Tuesday 26 January 2016

Small Town

Lily Sycamore skitters down Stuart St in sneakers that save her minutes (and, as it transpires, her life) so that at quarter to midnight she is texting ‘Where are you?’ to Chloe from St Paul’s steps, not crossing Smith St in the path of Carlos Wilkins’ Nissan Skyline as it flies through a red light at 83.


In her hillside cottage with a harbour view, Lily’s supervisor Dr Maura Cockcroft, who will for six days in October undertake jury service hearing a charge of dangerous driving against Carlos Wilkins, inspiring a career-enhancing journal publication on the disproportionate influence of legal academics on the outcome of jury trials which will create a flurry of media attention and spark debate on law reform, refills her guests’ Moet and squints at the clock.

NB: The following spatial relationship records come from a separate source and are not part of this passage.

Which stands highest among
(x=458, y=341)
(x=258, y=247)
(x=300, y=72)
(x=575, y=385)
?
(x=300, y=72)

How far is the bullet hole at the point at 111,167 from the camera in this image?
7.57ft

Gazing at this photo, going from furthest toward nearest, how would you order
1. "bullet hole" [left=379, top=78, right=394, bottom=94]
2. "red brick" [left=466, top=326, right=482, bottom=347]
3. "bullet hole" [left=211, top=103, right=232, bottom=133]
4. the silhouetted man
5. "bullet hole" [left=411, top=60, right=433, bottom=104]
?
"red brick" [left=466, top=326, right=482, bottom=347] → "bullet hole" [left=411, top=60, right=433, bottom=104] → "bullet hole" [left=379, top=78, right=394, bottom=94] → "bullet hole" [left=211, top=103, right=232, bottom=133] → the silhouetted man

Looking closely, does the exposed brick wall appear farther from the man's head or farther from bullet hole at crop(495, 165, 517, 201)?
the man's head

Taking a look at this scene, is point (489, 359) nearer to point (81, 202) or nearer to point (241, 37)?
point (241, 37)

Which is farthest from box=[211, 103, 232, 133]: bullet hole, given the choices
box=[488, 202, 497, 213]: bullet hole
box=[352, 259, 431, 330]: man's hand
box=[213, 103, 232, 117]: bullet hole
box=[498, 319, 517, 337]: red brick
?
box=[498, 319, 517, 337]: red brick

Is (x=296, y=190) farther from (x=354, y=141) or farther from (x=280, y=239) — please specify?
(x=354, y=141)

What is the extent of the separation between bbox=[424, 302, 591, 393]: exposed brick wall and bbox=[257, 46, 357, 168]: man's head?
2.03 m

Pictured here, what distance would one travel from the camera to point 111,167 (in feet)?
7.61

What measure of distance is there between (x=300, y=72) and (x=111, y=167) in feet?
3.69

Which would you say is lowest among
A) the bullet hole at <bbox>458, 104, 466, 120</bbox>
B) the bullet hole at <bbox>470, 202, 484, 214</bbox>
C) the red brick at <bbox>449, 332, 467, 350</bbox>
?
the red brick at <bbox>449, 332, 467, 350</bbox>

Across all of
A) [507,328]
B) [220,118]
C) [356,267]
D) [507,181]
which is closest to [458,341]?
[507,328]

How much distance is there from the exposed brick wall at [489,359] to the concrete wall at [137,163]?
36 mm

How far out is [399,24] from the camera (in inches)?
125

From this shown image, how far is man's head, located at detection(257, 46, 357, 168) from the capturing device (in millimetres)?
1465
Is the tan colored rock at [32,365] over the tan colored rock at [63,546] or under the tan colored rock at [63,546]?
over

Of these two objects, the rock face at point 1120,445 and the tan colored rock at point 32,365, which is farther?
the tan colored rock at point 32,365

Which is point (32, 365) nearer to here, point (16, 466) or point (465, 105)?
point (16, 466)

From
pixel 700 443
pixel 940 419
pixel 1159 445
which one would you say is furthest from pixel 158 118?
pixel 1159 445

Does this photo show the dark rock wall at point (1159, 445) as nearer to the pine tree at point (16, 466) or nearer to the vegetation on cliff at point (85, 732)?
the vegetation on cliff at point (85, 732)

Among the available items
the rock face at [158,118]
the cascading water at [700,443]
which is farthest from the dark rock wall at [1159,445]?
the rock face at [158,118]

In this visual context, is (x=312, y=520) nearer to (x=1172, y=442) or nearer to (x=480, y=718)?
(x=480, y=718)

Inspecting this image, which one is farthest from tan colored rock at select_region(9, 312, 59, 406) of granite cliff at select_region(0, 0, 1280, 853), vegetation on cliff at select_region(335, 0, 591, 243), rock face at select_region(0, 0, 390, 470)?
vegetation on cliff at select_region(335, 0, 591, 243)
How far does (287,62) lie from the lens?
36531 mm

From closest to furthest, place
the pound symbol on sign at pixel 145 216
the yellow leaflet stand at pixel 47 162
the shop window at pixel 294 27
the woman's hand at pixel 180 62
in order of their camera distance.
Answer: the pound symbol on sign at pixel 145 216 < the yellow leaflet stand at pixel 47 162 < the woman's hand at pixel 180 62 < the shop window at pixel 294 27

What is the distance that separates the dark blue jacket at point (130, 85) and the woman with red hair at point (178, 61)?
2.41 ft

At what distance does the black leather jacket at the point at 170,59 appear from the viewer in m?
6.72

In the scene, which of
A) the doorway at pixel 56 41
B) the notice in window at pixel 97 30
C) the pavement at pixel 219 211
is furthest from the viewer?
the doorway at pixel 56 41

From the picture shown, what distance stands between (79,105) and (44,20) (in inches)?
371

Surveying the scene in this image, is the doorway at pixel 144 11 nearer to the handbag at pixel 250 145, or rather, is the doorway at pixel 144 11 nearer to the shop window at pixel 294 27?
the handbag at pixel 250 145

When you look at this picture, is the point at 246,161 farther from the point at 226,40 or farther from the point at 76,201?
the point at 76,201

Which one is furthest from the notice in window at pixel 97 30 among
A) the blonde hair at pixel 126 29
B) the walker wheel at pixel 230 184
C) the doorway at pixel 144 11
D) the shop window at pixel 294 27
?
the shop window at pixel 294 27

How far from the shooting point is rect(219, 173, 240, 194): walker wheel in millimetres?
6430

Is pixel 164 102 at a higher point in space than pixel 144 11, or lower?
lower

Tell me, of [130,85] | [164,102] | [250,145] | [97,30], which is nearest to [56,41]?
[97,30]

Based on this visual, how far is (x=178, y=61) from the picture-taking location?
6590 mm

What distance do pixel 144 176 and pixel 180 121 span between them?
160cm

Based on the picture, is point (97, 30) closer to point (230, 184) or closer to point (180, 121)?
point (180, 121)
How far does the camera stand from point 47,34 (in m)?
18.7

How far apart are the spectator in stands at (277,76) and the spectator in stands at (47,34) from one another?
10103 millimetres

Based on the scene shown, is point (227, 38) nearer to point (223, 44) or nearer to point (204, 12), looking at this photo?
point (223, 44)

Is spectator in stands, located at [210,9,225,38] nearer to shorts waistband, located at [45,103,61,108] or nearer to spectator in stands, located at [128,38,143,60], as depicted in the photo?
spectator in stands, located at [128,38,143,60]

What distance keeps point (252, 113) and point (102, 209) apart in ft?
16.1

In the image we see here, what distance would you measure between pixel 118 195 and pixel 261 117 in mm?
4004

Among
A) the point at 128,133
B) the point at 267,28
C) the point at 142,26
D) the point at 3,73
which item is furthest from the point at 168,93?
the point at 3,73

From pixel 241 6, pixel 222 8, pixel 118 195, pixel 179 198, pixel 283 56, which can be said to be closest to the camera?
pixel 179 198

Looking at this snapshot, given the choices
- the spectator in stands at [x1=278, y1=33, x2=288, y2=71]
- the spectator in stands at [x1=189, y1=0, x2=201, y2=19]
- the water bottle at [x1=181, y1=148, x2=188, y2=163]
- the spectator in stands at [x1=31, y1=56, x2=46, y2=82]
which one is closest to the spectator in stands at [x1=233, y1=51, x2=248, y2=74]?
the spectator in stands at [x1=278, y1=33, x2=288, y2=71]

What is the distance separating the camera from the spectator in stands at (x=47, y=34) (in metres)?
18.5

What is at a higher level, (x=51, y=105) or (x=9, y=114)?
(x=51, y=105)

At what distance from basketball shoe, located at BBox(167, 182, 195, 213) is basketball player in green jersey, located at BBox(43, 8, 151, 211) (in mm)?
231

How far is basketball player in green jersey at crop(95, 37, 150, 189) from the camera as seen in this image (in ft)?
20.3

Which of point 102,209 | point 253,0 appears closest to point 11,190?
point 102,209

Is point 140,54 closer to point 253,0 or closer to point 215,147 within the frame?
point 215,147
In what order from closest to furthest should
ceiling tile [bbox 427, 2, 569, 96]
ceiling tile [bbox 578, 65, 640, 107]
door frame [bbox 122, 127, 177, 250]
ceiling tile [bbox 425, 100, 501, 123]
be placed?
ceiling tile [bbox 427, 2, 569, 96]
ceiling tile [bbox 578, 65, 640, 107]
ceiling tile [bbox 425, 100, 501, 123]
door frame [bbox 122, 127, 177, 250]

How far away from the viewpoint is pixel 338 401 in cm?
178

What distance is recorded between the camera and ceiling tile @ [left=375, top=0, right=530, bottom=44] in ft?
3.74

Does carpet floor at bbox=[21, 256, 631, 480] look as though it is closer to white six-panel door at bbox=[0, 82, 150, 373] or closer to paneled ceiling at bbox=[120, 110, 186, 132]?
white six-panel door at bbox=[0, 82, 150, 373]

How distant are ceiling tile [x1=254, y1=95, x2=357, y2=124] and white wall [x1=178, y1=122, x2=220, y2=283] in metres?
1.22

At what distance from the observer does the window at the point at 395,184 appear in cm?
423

Maura’s dearest friend Angie Galbraith steps outside just as the sky lights up behind her.  In ten minutes she will be home to shower before a celebratory Glenfiddich and a final edit of what will come to be regarded as her finest poem, the title piece of the first anthology completed since leaving Rory.  Anew, she thinks, and liking the music of it, shouts it to the year’s first hour, her voice lost as a Nissan roars past driven by Carlos whose victim she will nurse in ICU for 23 autumnal days.


In his boathouse, Rory sleeps entwined in the abundance of Sheila McIlraith. Awake and listening to his soft exhalations lapping like wavelets, she offers up a prayer for the safety of her beautiful son Isaac, who as first officer on the scene at Carlos' Easter hit-and-run will give evidence at the trial and by spring will have moved in with a law student called Lily who kissed him playfully in the Octagon on New Year’s Eve.